1992 - Allan H. Young, Bureau of Economic Analysis, for leadership in forging and refining statistical tools that contribute substantially to the ability to analyze the United States' economy and for imaginative management of a major statistical agency through critical times.
1991 - Carol S. Carson, Bureau of Economic Analysis, for her leadership in developing and refining the economic statistical base of the U.S. and for her contributions to the development of the revised U.N. System of National Accounts.
1991 - Stephen P. Taylor, Federal Reserve Board, for his outstanding leadership in developing and maintaining the U.S. Flow of Funds Accounts and using them to interpret the behavior of financial markets.
1990 - Jerome A. Mark, Bureau of Labor Statistics, for his outstanding achievements in the development and publications of measures of multi factor productivity.
1989 - Frank deLeeuw, Bureau of Economic Analysis, for his wide range of contributions to economic statistics that were characterized by the efficient use of statistical techniques and a practical analytical focus.
1988 - Charles Waite, Bureau of Economic Analysis and U. S. Census Bureau, for his contributions to the Bureau of Economic Analysis and the U. S. Census Bureau,
1988 - Roger Herriot, U.S. Census Bureau, for his work in improving income statistics in the United States.
1987 - Irving Kravis, University of Pennsylvania, for his work in comparative studies for national income and prices.
1986 - Janet Norwood, Bureau of Labor Statistics, for her direction of the statistical program at the Bureau of Labor Statistics.
1985 - David A. Pierce, Federal Reserve Board, for his introduction and use of modern statistical techniques in the data collection and modeling program of the Federal Reserve Board.
1984 - Geoffrey Moore, Bureau of Labor Statistics and Columbia University, for his research in measurement and analysis of business cycles.

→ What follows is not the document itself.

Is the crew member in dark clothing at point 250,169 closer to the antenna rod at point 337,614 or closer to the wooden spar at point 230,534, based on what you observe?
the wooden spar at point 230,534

1983 - Beatrice Vaccara, Treasury and Bureau of Industrial Analysis for her major contributions to economic statistics including the development and application of input/output modeling and improvements to the system of business cycle indicators and for her leadership and direction of practical, policy oriented economic analysis.
1982 - Edward Denison, Bureau of Economic Analysis and the Brookings Institute, for his innovative and significant contributions to economics in general and particularly in the use of economic statistics.
1981 - James Bonnen, Michigan State University, for his service to the Statistical Community as Executive Director of the Presidential Reorganization Project for the Federal Statistical System and for his report Federal Statistical System Project: Issues and Opinions.
1980 - Estella Dagum, Statistics Canada, for her outstanding achievement in economic statistics, particularly for widely recognized contributions in time series analysis and for extending Julius Shiskin's pioneering work in seasonal adjustment by combining the X-11 seasonal adjustment program with the Box-Jenkins ARIMA models and especially the development of the X-11-ARIMA method.